The exchanges don't allow it, the brokers do.
Matt Levine (as usual) has some good explanations for the value (or lack thereof) of stock splits, as well as some historical context, as seen via the lens of the recent Apple split: https://www.bloomberg.com/opinion/articles/2020-07-31/apple-... (Bloomberg has a pretty aggressive paywall, but usually a new incognito tab will bypass it).

"A company should be a thing, and people should be able to own a portion of its equity, and the portion that each person owned would be expressed as an arbitrarily precise percentage of the total...The “stock price” would be what we now call the “market cap”: The market would place a value of $X on the company as a whole, and if I wanted to buy another 0.01429% I would pay 0.01429% of $X....

The traditional, 19th-century answer to how many shares a company should have was that stocks should have a normal price, they should cost like $40 to $100...This was so standard that, when Charles Dow created a stock index in 1884, he just averaged the dollar stock prices of a bunch of stocks...because the stocks had normal prices.
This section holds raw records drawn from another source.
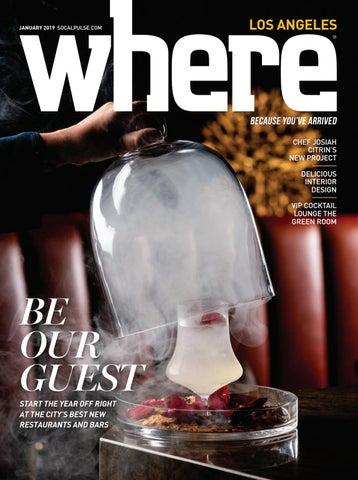 Where Los Angeles Magazine January 2019 by SoCalMedia issuu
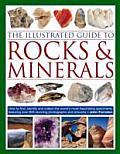 The Illustrated Guide to Rocks & Minerals: How to Find, Identify and Collect the World's Most Fascinating Specimens, Featuring Over 800 Stunning Photo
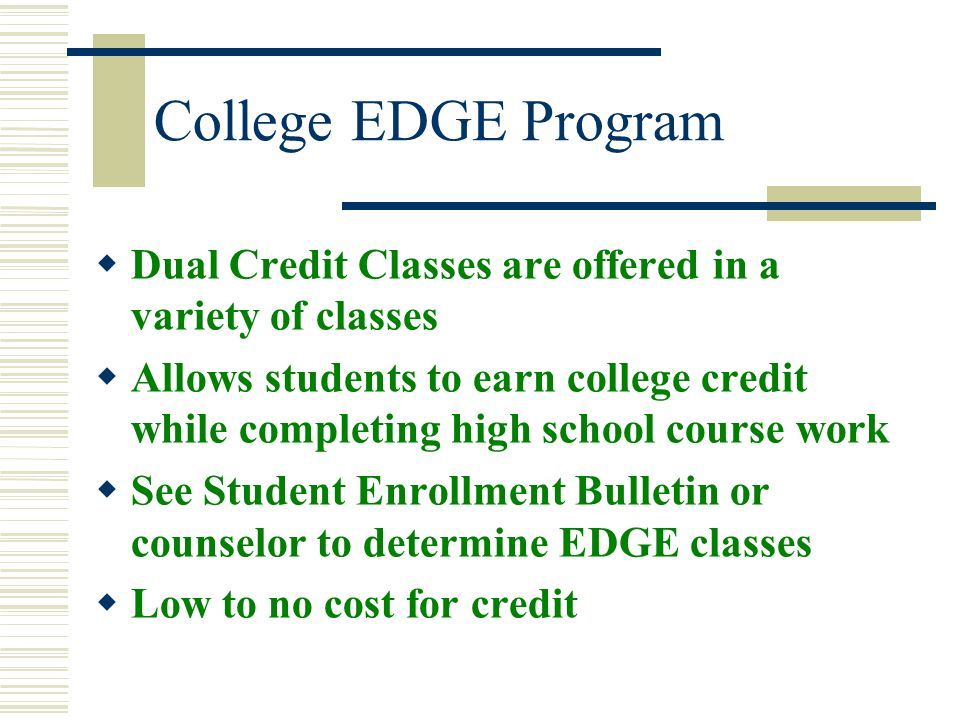 College EDGE Program Dual Credit Classes are offered in a variety of classes.
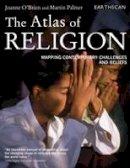 O'Brien, Joanne; Palmer, Martin - The Atlas of Religion - 9781844073085 - V9781844073085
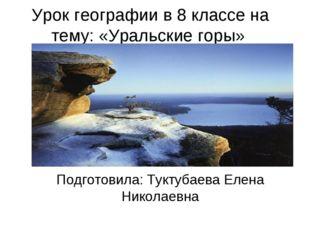 Урок географии в 8 классе на тему: «Уральские горы» Подготовила: Туктубаева Е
There is an argument that high-priced stocks reduce liquidity because traders have less incentive to post quotes. It is good for a stock to trade at a bid/ask spread of a couple of “ticks,” the minimum price increment for trading. If a stock is worth $50 and trades at a bid/ask spread of $49.99/$50.01, a trader who posts a bid to buy at $49.99 will be able to buy from anyone who wants to sell immediately. If it’s worth $500 and trades at $499.90/$500.10, a trader who posts a bid to buy at $499.90 might lose out to a trader who bids $499.91. You can’t reliably earn a “normal” spread by trading the stock, so your incentive to provide liquidity is lower. Nasdaq published a paper arguing this point

At the time of Apple’s last split, in 2014, one popular explanation was that Apple was trying to get into the Dow Jones Industrial Average, which is still price-weighted and so still has an old-fashioned fondness for normal-priced stocks, but that worked and now it’s in the Dow so that’s no reason to split again"

To entice retail investors to dump money in, brokered by Robinhood, one share at a time (in TSLAs case)

I’m on the fence about TSLA, their value is based on their perceived lead on autonomous driving, which is questionable. Their accounting practices are a bit shady as well. I’m not looking forward to it’s inclusion to the S&P 500.

Stock splits can also be used for companies with values too low (A reverse split) . These companies split to increase the value of stocks in order to prevent delisting from exchanges.
wouldn't a split lower the value of the share price, making it closer to a "penny stock"?
It's commonly called a reverse split.
That's a reverse split. Take the price ie from 10 cents to $1 by doing a 1 for 10 reverse split.
I think I prefer stock splits over dealing with fractional shares.
Fractional shares are already a thing on many brokerage platforms.
Yes, and also finer grained control in general even for larger portfolios. Almost like increasing the resolution.
Also makes the perception of the stock being cheaper. I can't tell you how many times I heard someone say company X stock is cheaper than company Y becausetthey compare nominal price.